The study is a follow-up to last year’s publication by the same authors, “Designing Electricity Rates for An Equitable Energy Transition,” which dealt with California’s strategy of recovering fixed utility and social program costs through “increased per-kilowatt hour (‘volumetric’) prices.”
“With nearly all fixed and sunk costs recovered through such volumetric prices, the price customers pay when they turn their lights on for an extra hour is now two to three times what it actually costs to provide that extra electricity — even when including the societal cost of pollution,” it said. (See Calif. Worries High Rates Could Hurt Climate Efforts.)
Last week’s report expanded on the prior study by analyzing, for the first time, detailed billing data from 11 million households and examining the consequences of the “electricity tax.”

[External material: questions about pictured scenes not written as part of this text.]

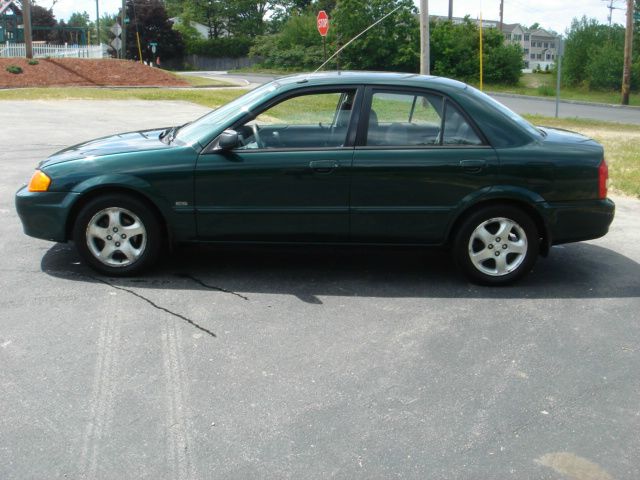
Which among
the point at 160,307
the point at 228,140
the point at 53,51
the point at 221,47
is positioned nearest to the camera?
the point at 160,307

It found that higher-income households pay a greater share of residual costs, “but lower-income households pay much more as a fraction of their annual income on average, so much so that the effective electricity tax is more regressive than the state sales tax.”
In PG&E and SDG&E territories, for example, the lowest-earning households pay more than 3% of their annual incomes in residual costs while those in the highest income group pay less than 1%.
Net Metering
The state’s controversial net metering system for rooftop solar owners “makes the effective electricity tax substantially more regressive,” it says. “This is because wealthier households are much more likely to have rooftop solar.

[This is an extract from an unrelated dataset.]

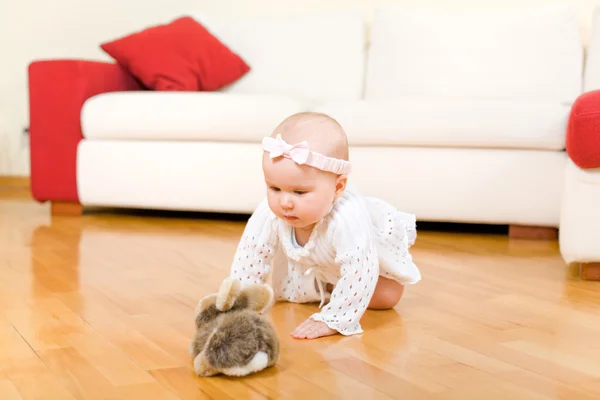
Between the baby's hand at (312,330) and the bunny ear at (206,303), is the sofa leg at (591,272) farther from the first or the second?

“The effect is strongest in SDG&E, where rooftop solar in 2019 already provided over 20% of residential electricity under net metering, thus offsetting a majority of the cross-subsidy created by the California Alternative Rates for Energy (CARE) program” for low-income households.
The California Public Utilities Commission issued a draft decision in December to reform net metering, which credits rooftop solar owners for surplus electricity exported to the grid but backed away from the plan amid protests from the solar industry and rooftop solar owners. (See CPUC to Delay Net Metering Decision for a Year.)

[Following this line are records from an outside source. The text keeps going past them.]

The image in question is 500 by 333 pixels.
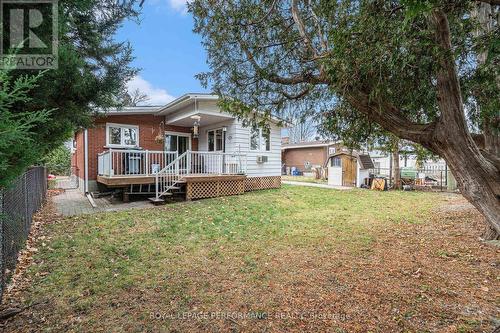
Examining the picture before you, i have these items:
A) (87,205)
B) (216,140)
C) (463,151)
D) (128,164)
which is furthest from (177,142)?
(463,151)

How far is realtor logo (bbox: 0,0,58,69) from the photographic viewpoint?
2607mm

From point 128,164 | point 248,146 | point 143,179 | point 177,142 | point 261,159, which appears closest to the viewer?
point 143,179

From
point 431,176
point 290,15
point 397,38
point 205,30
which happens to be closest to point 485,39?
point 397,38

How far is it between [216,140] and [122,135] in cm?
423

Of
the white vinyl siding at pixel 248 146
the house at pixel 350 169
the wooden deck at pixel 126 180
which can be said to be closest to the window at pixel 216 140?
the white vinyl siding at pixel 248 146

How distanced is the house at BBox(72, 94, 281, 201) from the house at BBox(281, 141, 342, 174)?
47.6 ft

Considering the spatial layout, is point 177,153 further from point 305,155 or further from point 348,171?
point 305,155

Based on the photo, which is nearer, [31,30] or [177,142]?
[31,30]

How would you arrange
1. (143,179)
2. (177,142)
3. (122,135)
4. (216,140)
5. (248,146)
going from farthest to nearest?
(177,142)
(216,140)
(248,146)
(122,135)
(143,179)

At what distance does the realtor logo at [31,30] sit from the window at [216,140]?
9922 millimetres

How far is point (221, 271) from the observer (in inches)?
156

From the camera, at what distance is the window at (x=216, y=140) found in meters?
12.9

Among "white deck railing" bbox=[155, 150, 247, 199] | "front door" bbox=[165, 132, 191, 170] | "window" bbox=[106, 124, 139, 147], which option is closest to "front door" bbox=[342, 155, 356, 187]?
"white deck railing" bbox=[155, 150, 247, 199]

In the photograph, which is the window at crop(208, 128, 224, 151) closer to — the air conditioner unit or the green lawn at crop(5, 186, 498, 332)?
the air conditioner unit
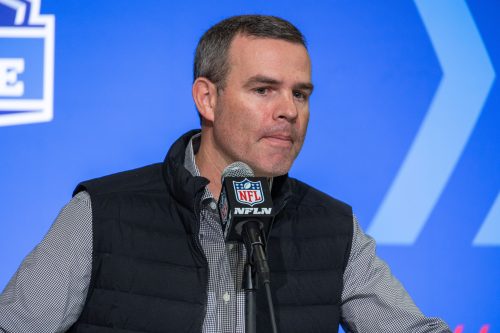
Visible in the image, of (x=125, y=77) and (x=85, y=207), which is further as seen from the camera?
(x=125, y=77)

In its initial proposal, the CPUC said net metering “negatively impacts nonparticipating customers, is not cost-effective and disproportionately harms low-income ratepayers.” Utilities including PG&E estimated that net metering shifts up to $4 billion a year in costs from households that can pay for rooftop solar to those that cannot.
Solar subsidies and other components of the electricity tax are hampering electrification because “customers considering electrification face much higher operating costs if they electrify,” the study says.
“For California households considering purchasing an electric vehicle, the effective electricity tax raises the annual operating cost of an EV by around $600 per year on average,” and by $900 for average SDG&E customers, it says. “Recent research suggests that this could be reducing EV adoption by somewhere between 13% and 33%.”
For households considering electric space and water heating, “the effective electricity tax raises the annual cost of doing so by around $600 per year,” it said. “Recent research suggests that eliminating this tax could increase the fraction of new homes that are built with electric heating by around one-third.”
The authors said they do not dispute the need for utilities to recover costs but believe it could be done in different ways to promote equity for lower- and higher-income households.
One possible solution, the report says, would be to move “some costs that contribute to the residual cost burden onto the state budget, to be funded by increases in the sales or income tax.” That “would increase equity and improve efficiency because it would reduce the effective electricity tax.” Another solution could be to introduce a “system of income-based fixed charges.”
The authors said their primary aim was to provide useful facts and potential rate-design fixes, “guided by the twin objectives of fostering decarbonization and improving equity.
“All possible reforms create some manner of trade off, and as such should be debated in the broader policy context in the state,” they said.